The United States and Europe have accepted photography for quite some time, but not us.  Leading to an outburst by David Bailey "The Brits don't understand photography".  The National Portrait Gallery now does include photographs.  


Even dictionary definitions are either lacking or confusing.  However, the Oxford Dictionary of Fine Art in the 18th century defined Fine Art as "appealing to the mind, or to a sense of beauty".  We have to admit that many of the splendid photos reproduced in our newspapers appeal to both.


Before Brian began to really try and convince us he talked about Brockenhurst Station and Julia Margaret Cameron, who lived on the Isle of Wight and took many local photos.  Her pictures of the Station for many years decorated the waiting room at Brockenhurst.  These were seen by an art historian who was passing through and suddenly Julia Margaret Cameron was famous; asked to take portraits and compared to Rembrandt.  All this was in the mid nineteenth century.


Brian then skipped to the mid twentieth century and talked about Arnold Newman, (left) an American who concentrated on artists and politicians.  We were asked to examine the portrait of Stravinsky, framed by triangles formed by a grand piano and his arms.  It was a fascinating composition which would not have worked in conventional painting.  Another of Picasso, with his hands represented by bread rolls on the table.  A familiar face in an unfamiliar setting for a portrait, informal by effective.

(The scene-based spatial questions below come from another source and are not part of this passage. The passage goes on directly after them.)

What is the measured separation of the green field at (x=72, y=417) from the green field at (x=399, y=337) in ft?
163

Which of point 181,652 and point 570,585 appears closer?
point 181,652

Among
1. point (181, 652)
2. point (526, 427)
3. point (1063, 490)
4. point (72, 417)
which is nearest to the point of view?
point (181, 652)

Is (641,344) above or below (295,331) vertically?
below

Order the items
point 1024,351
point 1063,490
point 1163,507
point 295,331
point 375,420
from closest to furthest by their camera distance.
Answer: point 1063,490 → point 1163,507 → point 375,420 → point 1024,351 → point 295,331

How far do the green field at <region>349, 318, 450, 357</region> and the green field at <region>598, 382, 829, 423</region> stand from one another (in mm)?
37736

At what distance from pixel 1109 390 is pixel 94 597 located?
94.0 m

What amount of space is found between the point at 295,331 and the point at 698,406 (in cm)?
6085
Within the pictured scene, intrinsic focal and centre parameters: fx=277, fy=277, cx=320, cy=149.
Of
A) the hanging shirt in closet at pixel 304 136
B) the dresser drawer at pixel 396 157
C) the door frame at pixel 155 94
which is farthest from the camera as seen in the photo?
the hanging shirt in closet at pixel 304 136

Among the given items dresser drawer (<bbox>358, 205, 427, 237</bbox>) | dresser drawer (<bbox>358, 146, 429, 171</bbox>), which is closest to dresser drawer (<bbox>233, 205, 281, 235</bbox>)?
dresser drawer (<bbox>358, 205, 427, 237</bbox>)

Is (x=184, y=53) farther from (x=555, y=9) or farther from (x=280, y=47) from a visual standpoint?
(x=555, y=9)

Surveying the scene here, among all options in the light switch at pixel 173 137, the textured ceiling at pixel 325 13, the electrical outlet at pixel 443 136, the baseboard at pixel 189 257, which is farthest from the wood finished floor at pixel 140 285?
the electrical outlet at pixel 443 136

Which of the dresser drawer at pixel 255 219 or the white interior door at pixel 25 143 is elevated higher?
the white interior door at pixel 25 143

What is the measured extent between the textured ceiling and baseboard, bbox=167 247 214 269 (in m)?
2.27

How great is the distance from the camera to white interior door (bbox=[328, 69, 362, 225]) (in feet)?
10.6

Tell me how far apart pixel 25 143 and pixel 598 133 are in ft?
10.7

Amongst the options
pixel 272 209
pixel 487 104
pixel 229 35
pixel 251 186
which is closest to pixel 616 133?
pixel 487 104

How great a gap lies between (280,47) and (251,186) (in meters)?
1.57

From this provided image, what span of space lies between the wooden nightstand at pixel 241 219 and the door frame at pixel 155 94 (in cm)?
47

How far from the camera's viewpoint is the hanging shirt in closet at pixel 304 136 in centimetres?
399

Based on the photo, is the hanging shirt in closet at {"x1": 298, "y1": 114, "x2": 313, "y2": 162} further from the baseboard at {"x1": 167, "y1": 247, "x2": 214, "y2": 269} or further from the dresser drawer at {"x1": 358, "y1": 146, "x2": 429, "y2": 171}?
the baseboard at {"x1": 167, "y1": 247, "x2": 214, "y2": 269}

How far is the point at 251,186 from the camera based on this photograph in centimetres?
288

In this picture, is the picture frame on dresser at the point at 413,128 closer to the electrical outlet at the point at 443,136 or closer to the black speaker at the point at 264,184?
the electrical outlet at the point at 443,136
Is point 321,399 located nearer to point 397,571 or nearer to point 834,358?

From these famous names Brain turned to genres.  Landscapes first took our attention.  Ansel Adams, also American, founded the Fine Art Photographic Department in San Francisco's university.  His technique was to adapt the negatives to ensure that the nature he had photographed looked untouched by human hands.    Unfortunately the end results were so beautiful that people flocked to see the sites and promptly ruined them with roads and buildings.


Bill Brandt lived in Britain and photographed the Isle of Sky and a meandering river in the wilds of West Sussex.  Brandt waited three months to get exactly the picture he wanted.

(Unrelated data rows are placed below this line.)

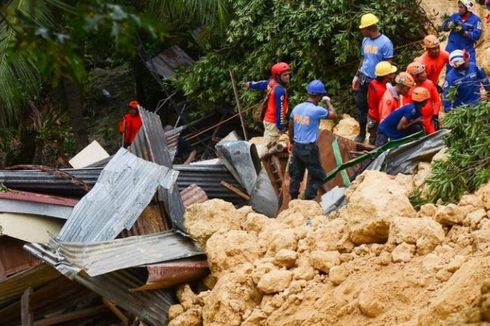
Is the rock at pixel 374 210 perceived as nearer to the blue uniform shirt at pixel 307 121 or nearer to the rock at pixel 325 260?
the rock at pixel 325 260

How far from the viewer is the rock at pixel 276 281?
10625 mm

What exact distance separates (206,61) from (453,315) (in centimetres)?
1020

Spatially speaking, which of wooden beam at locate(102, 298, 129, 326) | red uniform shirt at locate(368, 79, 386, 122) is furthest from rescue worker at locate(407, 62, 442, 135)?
wooden beam at locate(102, 298, 129, 326)

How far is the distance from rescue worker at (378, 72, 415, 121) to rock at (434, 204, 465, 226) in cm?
275

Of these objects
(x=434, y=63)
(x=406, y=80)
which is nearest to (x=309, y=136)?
(x=406, y=80)

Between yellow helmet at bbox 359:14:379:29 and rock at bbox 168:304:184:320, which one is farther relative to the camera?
yellow helmet at bbox 359:14:379:29

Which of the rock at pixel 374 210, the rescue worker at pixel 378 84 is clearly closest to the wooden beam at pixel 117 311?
the rock at pixel 374 210

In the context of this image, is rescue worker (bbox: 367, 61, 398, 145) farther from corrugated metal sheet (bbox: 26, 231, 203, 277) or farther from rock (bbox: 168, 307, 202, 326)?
rock (bbox: 168, 307, 202, 326)

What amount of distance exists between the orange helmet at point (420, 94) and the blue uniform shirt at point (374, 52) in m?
1.55

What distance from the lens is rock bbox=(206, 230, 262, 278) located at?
1139 centimetres

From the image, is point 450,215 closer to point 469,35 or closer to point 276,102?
point 469,35

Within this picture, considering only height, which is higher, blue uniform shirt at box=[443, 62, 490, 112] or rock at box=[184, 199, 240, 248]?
blue uniform shirt at box=[443, 62, 490, 112]

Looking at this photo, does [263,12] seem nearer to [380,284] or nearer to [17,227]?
[17,227]

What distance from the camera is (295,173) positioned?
1305 centimetres
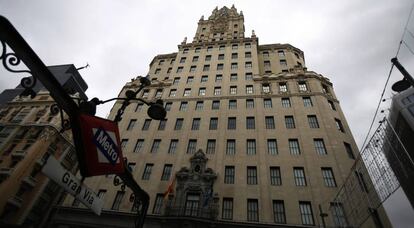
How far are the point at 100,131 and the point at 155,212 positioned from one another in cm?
1767

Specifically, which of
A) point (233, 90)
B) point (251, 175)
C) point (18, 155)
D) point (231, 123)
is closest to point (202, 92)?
point (233, 90)

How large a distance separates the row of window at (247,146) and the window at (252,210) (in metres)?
5.04

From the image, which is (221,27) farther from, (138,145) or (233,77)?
(138,145)

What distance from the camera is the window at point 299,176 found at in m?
19.7

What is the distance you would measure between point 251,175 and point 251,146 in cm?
338

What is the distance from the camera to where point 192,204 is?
67.1ft

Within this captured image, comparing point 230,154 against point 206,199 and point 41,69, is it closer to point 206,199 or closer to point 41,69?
point 206,199

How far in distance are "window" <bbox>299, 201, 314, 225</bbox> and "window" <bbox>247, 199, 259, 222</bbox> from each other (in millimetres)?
3472

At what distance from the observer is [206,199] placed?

Richard Moss was a journalist as well;

he photographed the Civil War in the Congo.  

One picture taken using infra-red film was a

dramatic bloody representation of disaster.


Our next genre was Still Life.  We were treated to a close up of a leaf by Ansell Adams and a leaf in a puddle by Ernst Haas.   Haas had lived in and photographed Vienna during the war which led us on to the last category, The Human Condition.  Martin Parr and Andreas Gursky were two of the late twentieth century  photographers he mentioned.  A copy of one photograph by Gursky, The Poverty of Affluence, was sold for $3.5m.


Our final name for the evening was Henri Cartier-Bresson.  A prolific photographer, Cartier-Bresson never cropped his images, ensuring that the picture he took was the picture he wanted.  From Wall Street to the coronation of George VI his works are still famous.


Brian Stater ended his talk by emphasising the concepts which influenced those photographers whose work competed with, or possibly surpassed, the works of the fine art painters.  The Narrative gleaned from the picture and the importance of the Composition were important.  The last images he showed us were the iconic picture of St Paul's during the blitz, the tanks in Tiananmen Square and one from Vietnam.  Taken during the racial struggles of the United States it shows a wounded black soldier moving compassionately towards an even more wounded white officer.   That touch of red centralises the viewpoint, on to the wounded black soldier.


Brian Stater started our season well, giving us a great deal to think about and showing some splendid photographs in the process.